Emergency contraception significantly reduces the risk of an unwanted pregnancy before it happens, much like routine birth control. (However, emergency birth control shouldn’t be used in place of a routine birth control method as it’s more expensive and comes with more side effects.)
“Emergency birth control—which includes different kinds of pills and the copper IUD—helps prevent pregnancy for up to five days after unprotected sex,” says Kecia Gaither, MD, director of perinatal services at Lincoln Medical and Mental Health Center. “Emergency contraception will not work if you’re already pregnant—it can only stop ovulation. If you take these pills after a fertilized egg has implanted in the uterine wall, the medication just won't work.”
Emergency contraceptives are available over-the-counter and by prescription. Learn more about emergency birth control options here.
Medical abortion pills, on the other hand, end an existing pregnancy. Medical abortion pills can be taken—under supervision of a qualified medical professional—up to 70 days after the first day of the last menstrual period.

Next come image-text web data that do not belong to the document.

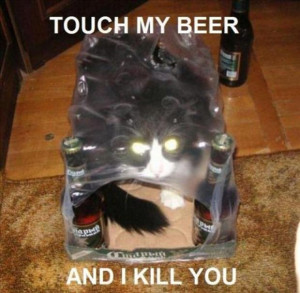 By Admin on October 26, 2012 Funny Animal Pictures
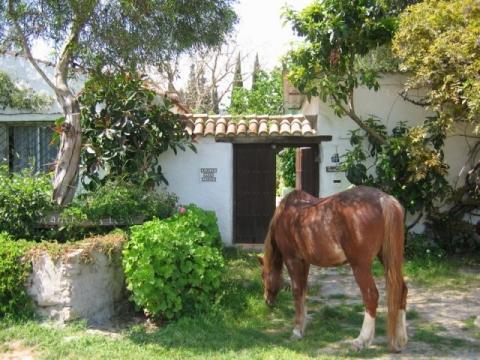 Rancho los Lobos - (Urlaub, reiten, Reiterhof)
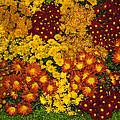 Bunches Of Yellow Copper Orange Red Maroon - Hot Autumn Abundance by Georgia Mizuleva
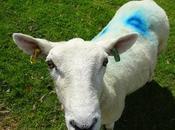 Sheep, Lambs Sheep Coloured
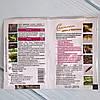 Засіб захисту рослин «Рятувальник для цибулі та часнику», фото 2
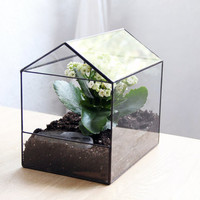 "glass terrarium ""house"""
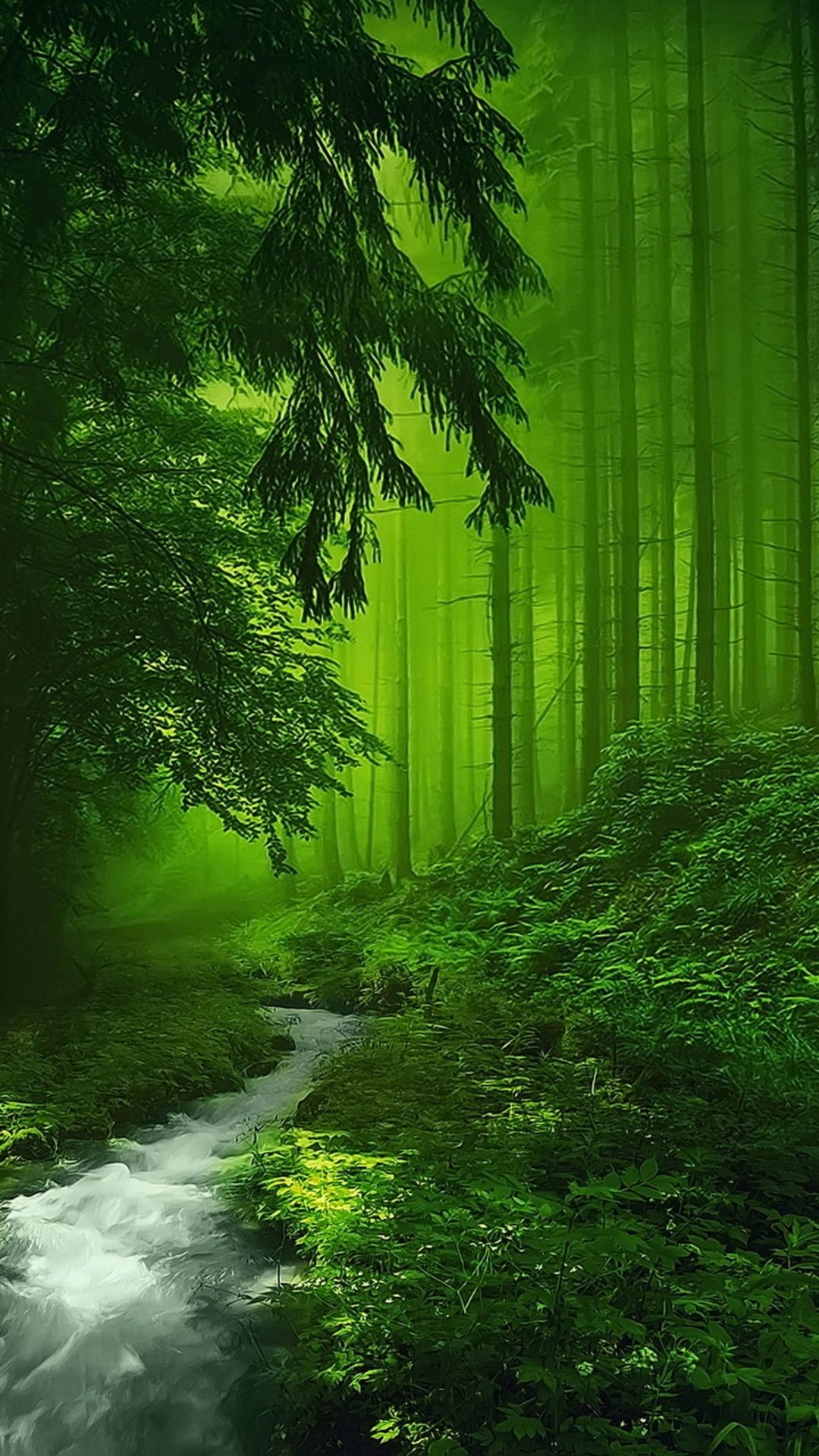 Res: 1080x1920, Mystical Forest More
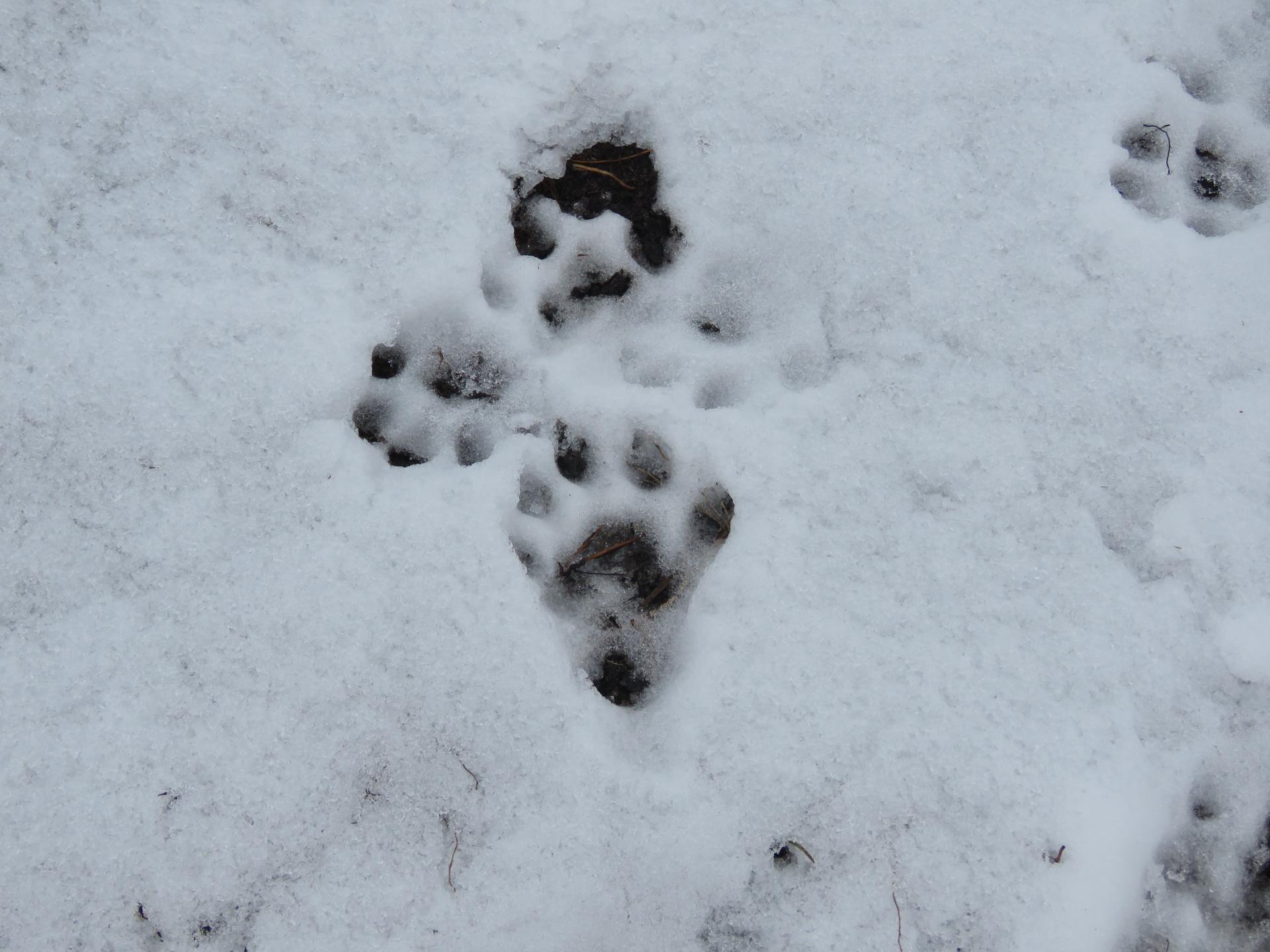 Fischotterspuren im Schnee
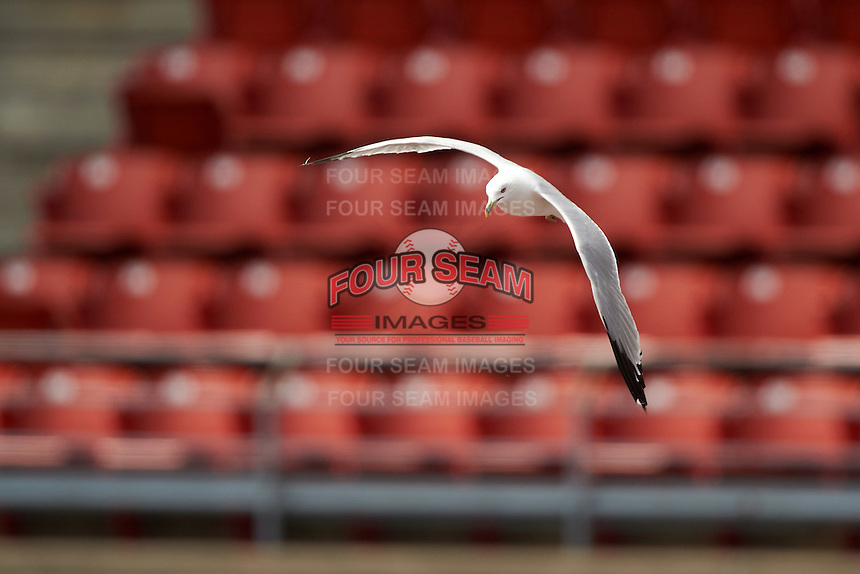 Seagull flies around the stadium during a Buffalo Bisons game against the Louisville Bats on June 23, 2016 at Coca-Cola Field in Buffalo, New York.  Buffalo defeated Louisville 9-6.  (Mike Janes/Four Seam Images)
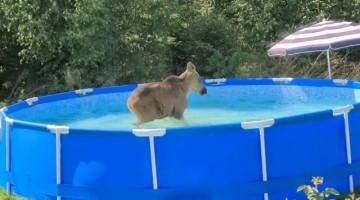 Wild Neighbors Drop By to Use Backyard Pool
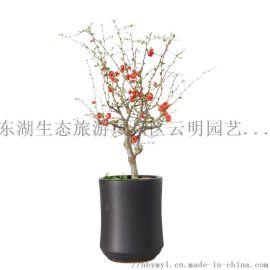 武汉果树基地直销各类型的桃樱花桃树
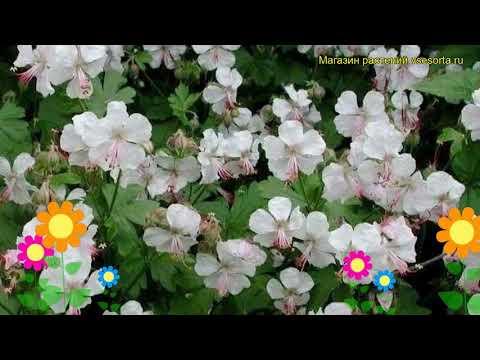 Герань кембриджская Биоково. Краткий обзор, описание характеристик geranium x cantabrigiense Biokovo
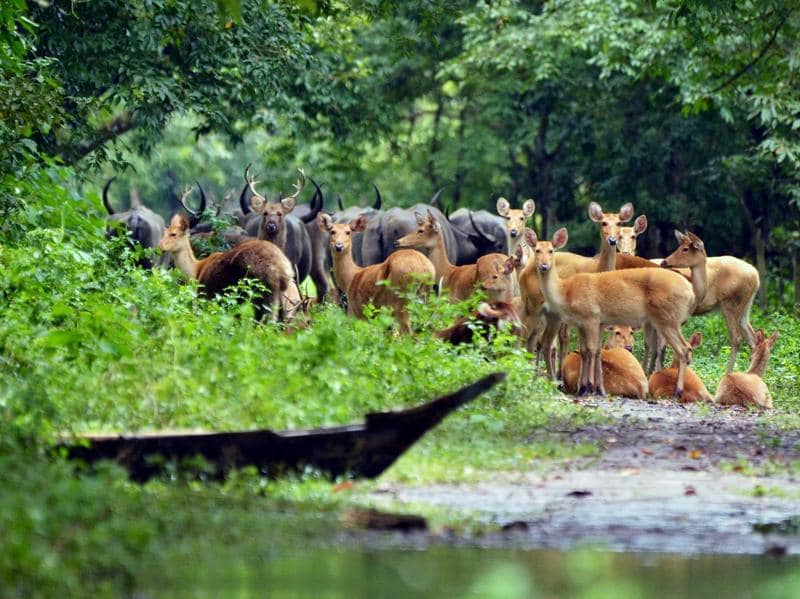 Deers and buffalo are seen on dry land after floods hit Kaziranga National Park, causing around 70 percent of the sanctuary to be under flood water on Tuesday. (PTI Photo)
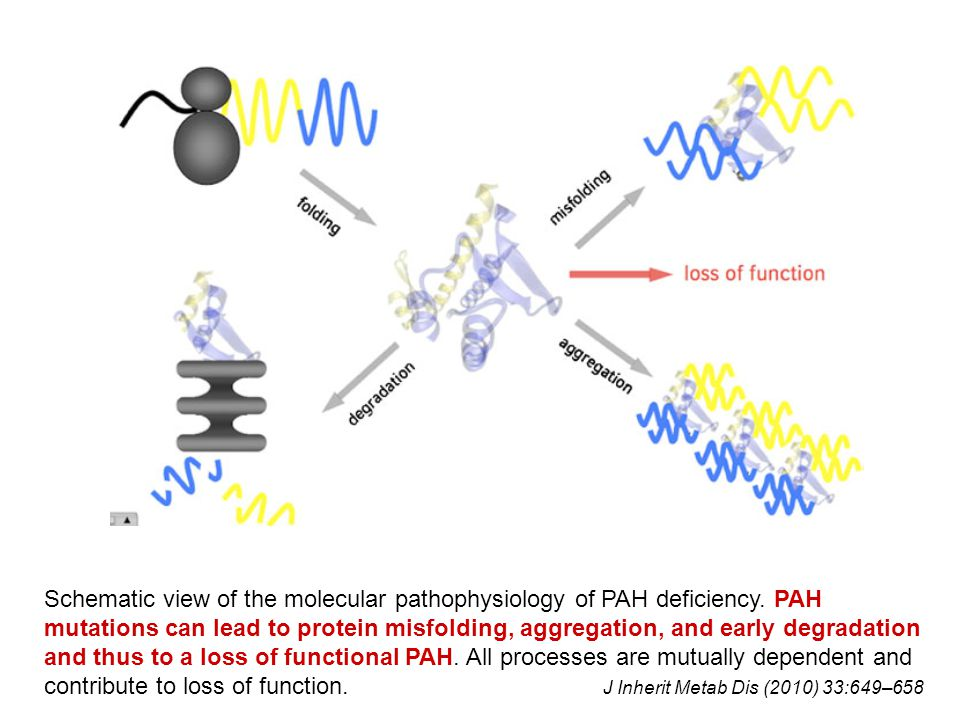 Schematic view of the molecular pathophysiology of PAH deficiency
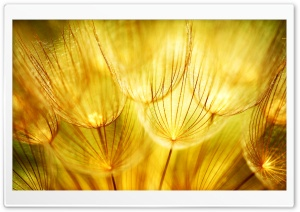 Golden Fluff HD Wide Wallpaper for Widescreen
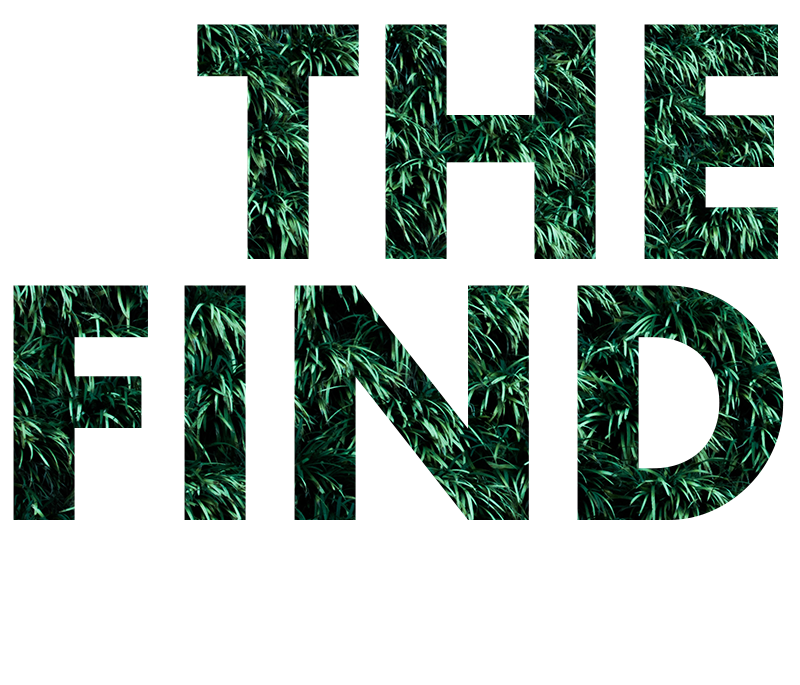 FIND TEXT.png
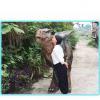 China Dinosaur costume walking animatronic dinosaur clothing for adults for sale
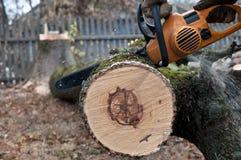 L'homme coupe l'arbre avec la scie électrique Photographie stock libre de droits
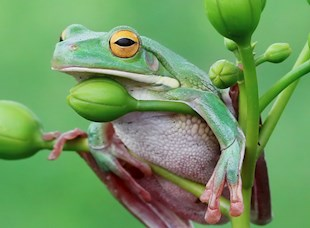 Guulaangga, the Green Tree Frog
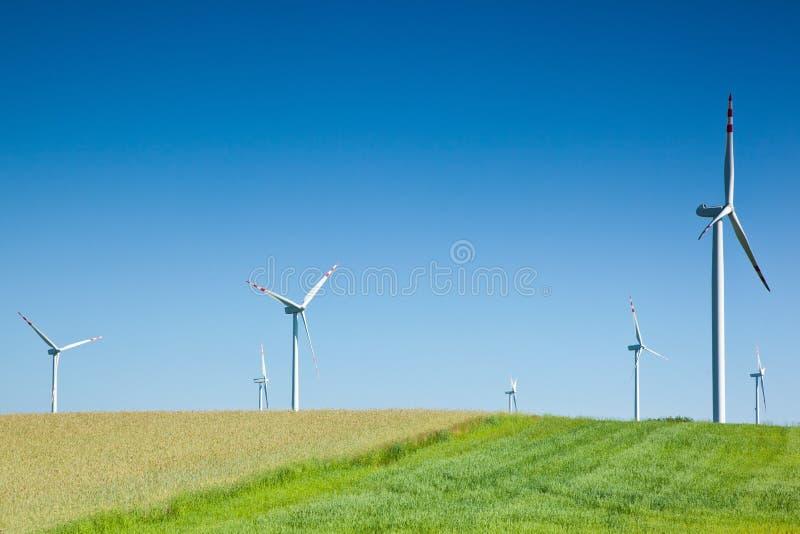 grupowy wiatr obrazy stock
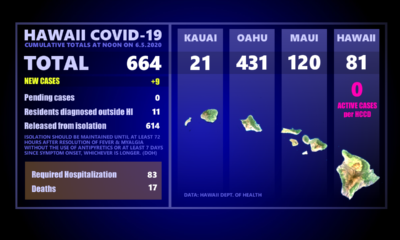 Hawaii COVID-19 Updates For Friday: 9 New Cases Reported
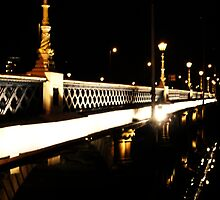 Queens Bridge Belfast by blueguitarman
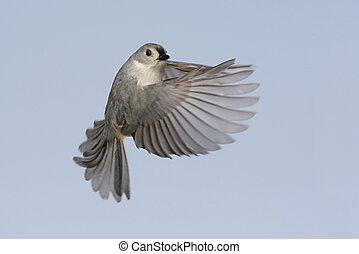 Bird In Flight - Tufted Titmouse (baeolophus bicolor) in...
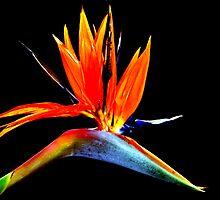 Bird of Paradise Flower by Steve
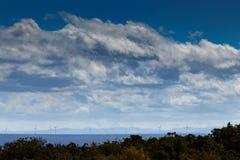 Addo Landscape Stockfotografie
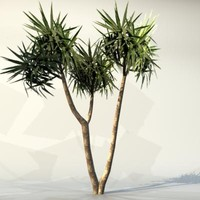 pc palm max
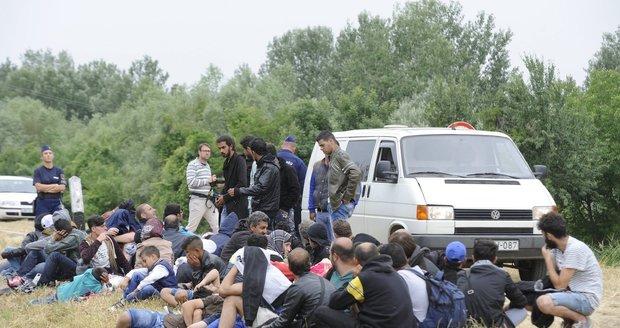 Maďarský plot proti uprchlíkům? Bude stát už za pár měsíců!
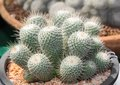Mammillaria cactus on pot a large group of succulent plants Royalty Free Stock Photo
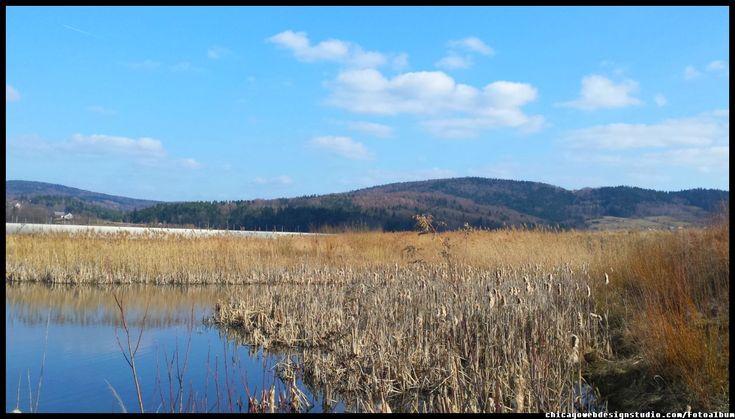 Skawce - stawy rybne - łabędzie #Skawa #Polska #Poland #małopolskie #powiat suski #Beskidy #Tarnawa Dolna #Skawce #Zembrzyce #Zarębki #zalew #zapora #Jezioro Mucharskie #Mucharz #zapora w Świnnej Porębie #rzeka Skawa #Łabędzie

There are two medications taken during this process. The first ends pregnancy by blocking the hormones necessary for maintaining a pregnancy. It is then followed by another medicine that causes the uterus to contract and empty, completing the abortion.
“Medical abortion pills cause a fetus to stop developing. You couldn’t take enough EC pills to cause an abortion,” says Dr. Gaither.
Dr. Gaither, an ob-gyn and maternal fetal medicine specialist, is director of perinatal services at Lincoln Medical and Mental Health Center, a member of NYC Health + Hospitals System in Bronx, New York.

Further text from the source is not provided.